The project was originally proposed by former parks superintendent Terri Arnold at an April staff session. In addition to the campground, thinning was recommended around the perimeter of the ball fields at the county park south of Coupeville. The latter project will have to wait.

“We’ll take a lot of flak if this campground isn’t opened by Memorial Day,” McFarland said. “It’s usually open by April 1.”

Foresters from the Department of Natural Resources met on site in March and determined that thinning would be the single most effective approach on the seven-acre parcel of campground, as well as at the ball field, to achieve better forest health and provide increased safety.

Ron Godwin, owner of Washington Timberland Management, the company that has marked the trees selected for removal and would carry out the project, estimated in April that a maximum of one out of every three trees would be removed from the campground area. That figure did not sit well with McFarland.

“I told him that I wasn’t willing to come in here and take out every third tree,” he said Wednesday.

Originally Godwin estimated that the timber would net approximately $3,000 per acre. Again, McFarland was hesitant. And the commissioners shared his hesitancy given the condition of many of the trees marked for removal.
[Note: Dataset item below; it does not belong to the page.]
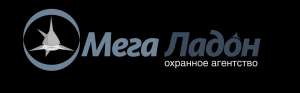 Установка систем безопасности - объявление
“A few loads of logs, maybe,” said Commissioner Mike Shelton. “It doesn’t look like there’s much value. A tree like that, you knock it down and throw it on the burn pile.”
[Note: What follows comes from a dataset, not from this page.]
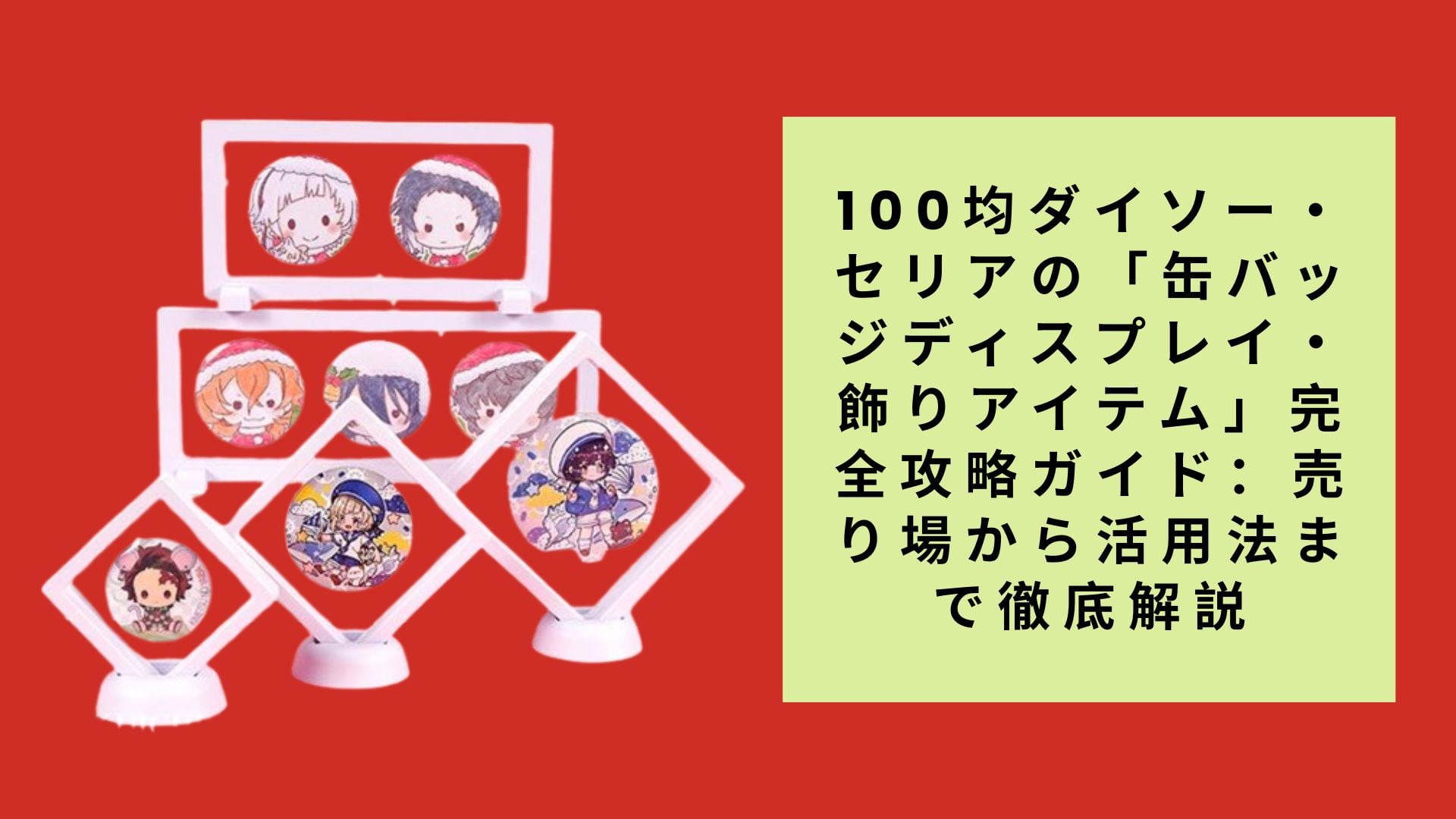 100均ダイソー・セリアの「缶バッジディスプレイ・飾りアイテム」完全攻略ガイド：売り場から活用法まで徹底解説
“Some of these would go for pulp, that’s for sure,” McFarland agreed.

Godwin also proposed spreading the limbs from the trees throughout the campground. Once again, the commissioners did not concur.

“The board isn’t interested in that plan at all,” said Commissioner Mac McDowell. “Some of those funds might be used for chipping them and spreading the chips out. It’s sure a lot easier to walk on wood chips than branches.”

Commissioner John Dean was emphatic that the project is not for making money, but for creating a safer camping environment.

“One of my concerns is that we don’t try to manage the forest for harvesting,” he said. “It should just be for safety.”

McFarland assured the commissioners that the county does not manage any of its land for the purposes of harvesting the timber.

With no formal agreement between the county and the timber management company, there are still looming question marks, not the least of which is how to fund the project.

“It looks to me like we’re going to have to pay someone to come out here and do this,” Shelton said. “The trees that are marked are probably trees that should come out. That would be my opinion. But I clearly believe the dollar figures that were talked about in the first meeting that we had certainly are not going to be realized through the number of trees and the ones marked here.”

McFarland plans to discuss the proposal further with Godwin. Meanwhile the commissioners will ponder their options.

“If we’re going to operate a campground, we don’t want to have a bunch of trees that are going to fall on people,” Shelton said.